牧野は「植物学の研究者が少ないときに研究仲間を排斥すれば学問の進歩が遅れる、従 来どおり書物や標本を見せてほしい」と懇願したが、矢田部の考えは変わらなかった。
落胆した牧野はロシアの植物学者を頼ろうとするが……
これで落胆した牧野は、ロシアへ行くことを企てた。牧野は以前からロシアで東アジアの植物を研究しているC ・マキシモウィッチと文通し、指導を受けていたので、ロシアへ渡ってマキシモウィッチを助けながら、日本植物誌を完成させようと考えたのである。マキシモウィッチは『日本植物志図篇』を高く評価してくれていた。しかし計画が実現する直前にマキシモウィッチが急死したので、それも立ち消えになってしまった。

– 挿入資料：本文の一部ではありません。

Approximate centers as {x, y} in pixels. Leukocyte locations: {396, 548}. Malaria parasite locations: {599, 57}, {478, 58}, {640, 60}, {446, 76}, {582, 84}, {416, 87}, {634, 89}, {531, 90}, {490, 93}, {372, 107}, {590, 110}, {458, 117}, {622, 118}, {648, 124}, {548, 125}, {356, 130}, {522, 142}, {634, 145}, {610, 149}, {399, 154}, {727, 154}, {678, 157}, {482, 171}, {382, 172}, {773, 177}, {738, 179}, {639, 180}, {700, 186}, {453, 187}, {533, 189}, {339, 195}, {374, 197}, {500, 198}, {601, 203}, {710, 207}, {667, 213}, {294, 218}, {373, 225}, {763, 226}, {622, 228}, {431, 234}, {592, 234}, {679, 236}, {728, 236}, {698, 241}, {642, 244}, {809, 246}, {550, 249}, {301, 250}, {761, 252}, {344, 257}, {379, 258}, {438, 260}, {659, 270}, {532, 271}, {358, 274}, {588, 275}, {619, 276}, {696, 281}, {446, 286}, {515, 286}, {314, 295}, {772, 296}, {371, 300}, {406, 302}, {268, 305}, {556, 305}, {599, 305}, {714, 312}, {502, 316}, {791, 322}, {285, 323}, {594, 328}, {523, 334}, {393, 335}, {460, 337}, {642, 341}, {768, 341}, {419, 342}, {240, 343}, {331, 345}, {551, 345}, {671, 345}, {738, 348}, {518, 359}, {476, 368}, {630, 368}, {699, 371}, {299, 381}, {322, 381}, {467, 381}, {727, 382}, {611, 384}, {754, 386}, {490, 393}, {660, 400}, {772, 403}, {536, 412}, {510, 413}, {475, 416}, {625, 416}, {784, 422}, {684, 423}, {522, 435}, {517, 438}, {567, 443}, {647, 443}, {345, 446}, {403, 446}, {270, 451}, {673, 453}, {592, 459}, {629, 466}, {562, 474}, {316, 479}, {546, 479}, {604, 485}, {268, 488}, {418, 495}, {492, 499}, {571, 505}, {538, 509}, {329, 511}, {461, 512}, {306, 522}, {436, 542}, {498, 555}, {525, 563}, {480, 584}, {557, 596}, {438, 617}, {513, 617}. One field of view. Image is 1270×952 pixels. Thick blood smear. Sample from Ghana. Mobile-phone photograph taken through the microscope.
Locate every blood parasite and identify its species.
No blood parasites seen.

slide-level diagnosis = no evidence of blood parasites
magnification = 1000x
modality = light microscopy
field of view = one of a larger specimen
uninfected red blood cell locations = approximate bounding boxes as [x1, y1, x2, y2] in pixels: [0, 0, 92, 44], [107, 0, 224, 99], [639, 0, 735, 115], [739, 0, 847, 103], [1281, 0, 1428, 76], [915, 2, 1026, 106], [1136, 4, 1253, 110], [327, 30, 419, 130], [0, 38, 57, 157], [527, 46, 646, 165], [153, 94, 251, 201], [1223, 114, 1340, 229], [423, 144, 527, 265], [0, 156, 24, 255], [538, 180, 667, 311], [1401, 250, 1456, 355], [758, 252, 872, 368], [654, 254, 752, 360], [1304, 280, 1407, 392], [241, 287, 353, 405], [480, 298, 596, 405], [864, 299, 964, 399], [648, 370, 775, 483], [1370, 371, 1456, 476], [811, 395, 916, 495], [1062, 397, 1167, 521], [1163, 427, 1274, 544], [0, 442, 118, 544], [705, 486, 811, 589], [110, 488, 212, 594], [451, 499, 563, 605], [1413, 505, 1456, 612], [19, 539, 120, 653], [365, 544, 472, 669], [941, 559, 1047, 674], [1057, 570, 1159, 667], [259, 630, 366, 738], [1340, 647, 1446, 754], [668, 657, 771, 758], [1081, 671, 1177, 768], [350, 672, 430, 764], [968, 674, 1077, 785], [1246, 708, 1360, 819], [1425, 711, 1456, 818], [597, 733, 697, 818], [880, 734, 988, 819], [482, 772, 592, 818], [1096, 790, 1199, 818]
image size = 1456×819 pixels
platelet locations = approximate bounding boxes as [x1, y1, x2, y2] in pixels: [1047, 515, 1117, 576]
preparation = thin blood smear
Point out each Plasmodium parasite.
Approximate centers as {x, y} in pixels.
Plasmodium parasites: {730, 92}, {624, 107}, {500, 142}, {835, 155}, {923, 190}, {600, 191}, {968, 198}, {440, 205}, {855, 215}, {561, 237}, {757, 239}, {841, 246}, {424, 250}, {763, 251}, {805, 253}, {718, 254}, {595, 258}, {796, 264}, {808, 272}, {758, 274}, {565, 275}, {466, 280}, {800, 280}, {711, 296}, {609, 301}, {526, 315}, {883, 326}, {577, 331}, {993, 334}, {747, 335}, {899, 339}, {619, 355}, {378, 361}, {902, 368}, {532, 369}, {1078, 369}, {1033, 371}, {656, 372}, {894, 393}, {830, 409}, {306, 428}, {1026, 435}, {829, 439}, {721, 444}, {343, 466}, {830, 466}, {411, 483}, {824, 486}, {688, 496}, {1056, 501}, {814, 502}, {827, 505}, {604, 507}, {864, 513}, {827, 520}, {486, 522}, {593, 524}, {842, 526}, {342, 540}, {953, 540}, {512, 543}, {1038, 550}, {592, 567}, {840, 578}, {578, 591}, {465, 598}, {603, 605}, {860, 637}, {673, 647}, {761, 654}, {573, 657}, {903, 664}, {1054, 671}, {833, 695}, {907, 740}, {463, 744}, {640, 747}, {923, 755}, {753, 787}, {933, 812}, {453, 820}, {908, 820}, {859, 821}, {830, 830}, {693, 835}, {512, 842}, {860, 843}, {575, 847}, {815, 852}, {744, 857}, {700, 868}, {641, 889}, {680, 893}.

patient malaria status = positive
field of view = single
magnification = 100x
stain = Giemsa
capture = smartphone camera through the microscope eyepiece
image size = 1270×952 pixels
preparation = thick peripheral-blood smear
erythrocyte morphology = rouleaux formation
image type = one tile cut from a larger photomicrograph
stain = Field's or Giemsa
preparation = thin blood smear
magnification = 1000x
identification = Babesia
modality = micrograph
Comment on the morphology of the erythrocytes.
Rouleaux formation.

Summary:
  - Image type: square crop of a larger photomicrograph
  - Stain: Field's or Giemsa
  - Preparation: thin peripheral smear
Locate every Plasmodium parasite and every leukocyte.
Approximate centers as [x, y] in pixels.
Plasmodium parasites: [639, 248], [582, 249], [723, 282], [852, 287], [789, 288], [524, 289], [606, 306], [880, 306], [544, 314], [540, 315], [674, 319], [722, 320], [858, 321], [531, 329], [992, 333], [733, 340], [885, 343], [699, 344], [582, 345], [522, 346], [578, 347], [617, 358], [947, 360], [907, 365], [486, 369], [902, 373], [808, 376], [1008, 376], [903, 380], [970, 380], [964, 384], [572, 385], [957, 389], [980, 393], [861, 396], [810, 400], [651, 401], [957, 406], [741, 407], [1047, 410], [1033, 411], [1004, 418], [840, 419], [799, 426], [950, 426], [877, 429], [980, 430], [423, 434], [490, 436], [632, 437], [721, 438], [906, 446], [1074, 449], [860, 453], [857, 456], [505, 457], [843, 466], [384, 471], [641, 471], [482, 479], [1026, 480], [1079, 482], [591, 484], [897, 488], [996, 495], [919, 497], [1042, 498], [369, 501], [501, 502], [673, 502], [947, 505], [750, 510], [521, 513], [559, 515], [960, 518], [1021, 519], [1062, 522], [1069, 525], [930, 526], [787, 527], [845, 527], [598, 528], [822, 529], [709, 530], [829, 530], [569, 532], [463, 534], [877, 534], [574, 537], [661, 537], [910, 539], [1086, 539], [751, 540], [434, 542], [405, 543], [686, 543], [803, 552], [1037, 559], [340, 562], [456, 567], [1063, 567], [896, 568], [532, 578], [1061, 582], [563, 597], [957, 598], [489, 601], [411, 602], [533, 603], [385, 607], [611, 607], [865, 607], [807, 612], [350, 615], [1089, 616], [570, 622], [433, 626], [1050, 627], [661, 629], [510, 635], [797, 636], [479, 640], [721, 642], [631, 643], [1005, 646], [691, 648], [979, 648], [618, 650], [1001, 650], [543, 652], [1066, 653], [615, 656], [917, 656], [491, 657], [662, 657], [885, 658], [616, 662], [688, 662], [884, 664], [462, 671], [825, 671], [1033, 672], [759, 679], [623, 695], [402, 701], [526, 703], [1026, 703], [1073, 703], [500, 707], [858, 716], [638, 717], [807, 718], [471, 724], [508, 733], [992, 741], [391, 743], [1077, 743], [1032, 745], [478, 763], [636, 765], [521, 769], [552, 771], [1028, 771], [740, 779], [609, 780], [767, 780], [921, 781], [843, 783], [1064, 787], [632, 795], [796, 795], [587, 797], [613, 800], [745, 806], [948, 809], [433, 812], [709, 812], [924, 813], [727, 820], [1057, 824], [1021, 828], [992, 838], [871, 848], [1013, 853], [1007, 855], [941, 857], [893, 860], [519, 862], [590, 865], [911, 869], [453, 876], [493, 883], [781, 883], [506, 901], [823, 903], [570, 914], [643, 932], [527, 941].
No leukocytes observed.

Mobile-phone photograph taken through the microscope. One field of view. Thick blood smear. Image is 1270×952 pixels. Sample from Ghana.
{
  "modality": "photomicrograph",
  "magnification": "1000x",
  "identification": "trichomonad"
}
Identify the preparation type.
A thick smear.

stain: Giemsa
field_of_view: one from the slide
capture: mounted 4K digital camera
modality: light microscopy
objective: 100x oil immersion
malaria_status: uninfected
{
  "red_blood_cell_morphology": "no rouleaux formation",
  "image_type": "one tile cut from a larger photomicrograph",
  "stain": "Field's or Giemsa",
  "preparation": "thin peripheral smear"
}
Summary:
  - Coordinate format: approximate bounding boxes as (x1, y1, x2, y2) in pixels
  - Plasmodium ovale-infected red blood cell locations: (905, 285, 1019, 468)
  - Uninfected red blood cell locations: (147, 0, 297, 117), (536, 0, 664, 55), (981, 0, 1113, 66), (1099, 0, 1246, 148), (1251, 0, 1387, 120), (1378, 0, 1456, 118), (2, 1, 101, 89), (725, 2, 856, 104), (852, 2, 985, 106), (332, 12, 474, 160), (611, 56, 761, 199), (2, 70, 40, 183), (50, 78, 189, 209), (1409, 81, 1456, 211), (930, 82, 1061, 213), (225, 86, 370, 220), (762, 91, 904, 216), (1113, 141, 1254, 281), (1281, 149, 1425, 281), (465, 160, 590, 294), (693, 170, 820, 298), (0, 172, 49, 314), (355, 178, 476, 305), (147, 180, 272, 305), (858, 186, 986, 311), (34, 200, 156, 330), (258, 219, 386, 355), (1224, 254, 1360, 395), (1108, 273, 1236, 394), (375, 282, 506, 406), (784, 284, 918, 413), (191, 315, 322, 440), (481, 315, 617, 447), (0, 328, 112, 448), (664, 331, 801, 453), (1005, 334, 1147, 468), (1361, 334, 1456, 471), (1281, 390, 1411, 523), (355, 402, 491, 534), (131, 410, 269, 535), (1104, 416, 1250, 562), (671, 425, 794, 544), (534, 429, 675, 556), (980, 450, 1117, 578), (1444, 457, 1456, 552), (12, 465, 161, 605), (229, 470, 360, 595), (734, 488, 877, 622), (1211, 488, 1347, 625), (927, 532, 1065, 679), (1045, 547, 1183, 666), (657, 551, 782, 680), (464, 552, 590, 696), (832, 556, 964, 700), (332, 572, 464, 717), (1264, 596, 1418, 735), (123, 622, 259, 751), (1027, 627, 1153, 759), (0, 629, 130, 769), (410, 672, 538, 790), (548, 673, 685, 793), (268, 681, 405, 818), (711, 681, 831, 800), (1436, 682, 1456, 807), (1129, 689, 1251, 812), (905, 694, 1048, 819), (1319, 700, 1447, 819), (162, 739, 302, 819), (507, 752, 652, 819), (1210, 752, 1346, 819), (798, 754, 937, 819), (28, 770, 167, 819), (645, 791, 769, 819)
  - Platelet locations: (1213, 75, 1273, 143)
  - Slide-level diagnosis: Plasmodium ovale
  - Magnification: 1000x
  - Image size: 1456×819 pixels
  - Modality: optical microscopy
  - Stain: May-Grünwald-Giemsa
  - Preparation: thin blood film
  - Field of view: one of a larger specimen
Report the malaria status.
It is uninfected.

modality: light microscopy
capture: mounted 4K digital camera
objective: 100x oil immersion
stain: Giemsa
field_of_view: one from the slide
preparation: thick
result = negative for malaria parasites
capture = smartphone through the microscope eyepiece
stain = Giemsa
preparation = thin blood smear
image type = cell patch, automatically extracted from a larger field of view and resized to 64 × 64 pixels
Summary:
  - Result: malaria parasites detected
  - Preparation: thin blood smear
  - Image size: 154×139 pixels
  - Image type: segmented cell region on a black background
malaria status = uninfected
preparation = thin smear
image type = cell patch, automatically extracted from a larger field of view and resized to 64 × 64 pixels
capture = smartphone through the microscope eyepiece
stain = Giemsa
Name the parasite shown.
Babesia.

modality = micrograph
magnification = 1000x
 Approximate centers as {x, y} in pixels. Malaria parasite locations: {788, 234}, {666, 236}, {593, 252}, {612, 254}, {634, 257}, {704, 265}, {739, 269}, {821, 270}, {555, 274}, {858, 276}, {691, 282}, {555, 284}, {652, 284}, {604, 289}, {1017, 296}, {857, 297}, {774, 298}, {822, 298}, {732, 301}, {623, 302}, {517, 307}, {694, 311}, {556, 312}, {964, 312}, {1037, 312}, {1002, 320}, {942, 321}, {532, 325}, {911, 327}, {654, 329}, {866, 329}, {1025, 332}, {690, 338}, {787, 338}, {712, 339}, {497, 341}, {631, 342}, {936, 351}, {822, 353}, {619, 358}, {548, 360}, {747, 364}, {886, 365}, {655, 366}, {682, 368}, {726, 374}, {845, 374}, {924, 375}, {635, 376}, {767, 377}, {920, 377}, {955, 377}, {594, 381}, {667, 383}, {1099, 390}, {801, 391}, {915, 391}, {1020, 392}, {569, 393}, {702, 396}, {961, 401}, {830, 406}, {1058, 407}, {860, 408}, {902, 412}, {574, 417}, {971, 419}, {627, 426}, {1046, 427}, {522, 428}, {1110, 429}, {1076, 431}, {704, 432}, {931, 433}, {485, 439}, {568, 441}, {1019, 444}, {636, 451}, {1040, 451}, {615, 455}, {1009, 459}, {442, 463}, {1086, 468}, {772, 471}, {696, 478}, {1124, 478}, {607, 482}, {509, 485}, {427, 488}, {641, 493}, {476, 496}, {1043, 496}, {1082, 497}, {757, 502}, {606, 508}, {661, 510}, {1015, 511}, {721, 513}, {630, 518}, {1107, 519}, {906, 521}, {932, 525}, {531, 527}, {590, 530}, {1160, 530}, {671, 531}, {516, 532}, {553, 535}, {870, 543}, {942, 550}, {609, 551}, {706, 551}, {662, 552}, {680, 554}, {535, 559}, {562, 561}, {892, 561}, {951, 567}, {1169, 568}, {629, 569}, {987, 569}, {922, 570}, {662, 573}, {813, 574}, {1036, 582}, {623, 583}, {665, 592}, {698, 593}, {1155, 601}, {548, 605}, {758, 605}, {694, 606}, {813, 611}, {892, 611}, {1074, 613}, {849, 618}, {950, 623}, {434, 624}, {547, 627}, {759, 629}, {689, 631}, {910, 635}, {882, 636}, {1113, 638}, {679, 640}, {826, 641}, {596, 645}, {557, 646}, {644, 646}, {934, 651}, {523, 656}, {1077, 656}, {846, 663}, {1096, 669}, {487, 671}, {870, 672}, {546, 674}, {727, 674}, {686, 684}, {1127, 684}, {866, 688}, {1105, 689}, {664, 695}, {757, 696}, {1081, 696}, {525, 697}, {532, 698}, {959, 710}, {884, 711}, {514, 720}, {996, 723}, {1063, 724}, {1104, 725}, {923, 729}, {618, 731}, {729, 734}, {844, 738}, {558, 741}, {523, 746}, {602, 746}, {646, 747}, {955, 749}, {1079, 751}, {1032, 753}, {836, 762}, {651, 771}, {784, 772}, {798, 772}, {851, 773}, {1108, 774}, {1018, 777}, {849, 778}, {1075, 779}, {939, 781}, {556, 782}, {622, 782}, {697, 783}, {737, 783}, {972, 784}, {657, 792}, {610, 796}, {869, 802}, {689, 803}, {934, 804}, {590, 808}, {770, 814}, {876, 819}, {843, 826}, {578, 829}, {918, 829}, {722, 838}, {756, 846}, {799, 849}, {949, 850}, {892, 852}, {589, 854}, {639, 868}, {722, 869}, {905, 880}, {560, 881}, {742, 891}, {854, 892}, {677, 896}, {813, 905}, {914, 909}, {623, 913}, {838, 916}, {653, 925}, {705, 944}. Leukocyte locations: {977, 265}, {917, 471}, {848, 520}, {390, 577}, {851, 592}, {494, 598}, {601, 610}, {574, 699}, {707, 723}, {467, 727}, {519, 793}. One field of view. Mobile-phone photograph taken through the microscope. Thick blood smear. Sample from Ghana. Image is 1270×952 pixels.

ちなみにマルバマンネングサは、明治21年(1888)に牧野がマキシモウィッチに標本を送り、Sedum makinoi Maxim.という学名をつけてもらったものであるが、牧野は「マキノイ」と命名してもらったことに「鬼の首でもとったように大喜びした」と、友人への手紙に綴っている。また日本各地の樹林に生えるアケボノシュスランの学名は Goodyera maximowicziana Makinoとなっており、牧野がマキシモウィッチを記念して命名したものである。
矢田部から研究室の出入りを禁止された牧野は、池野成一郎(後にソテツの精子を発見したことで有名)の好意により、農科大学(東大農学部)の研究室に居候をして研究を続けた。しかし『日本植物志図篇』は第11集まで出たところで中断してしまった。
東大教授の矢田部と無冠の牧野は、相撲でいえば「横綱と褌かつぎ」の取り組みのようなものだと牧野自身がいっているが、牧野は「実力では教授に負けないぞ」と意地になって矢田部への対抗意識を燃やしたのである。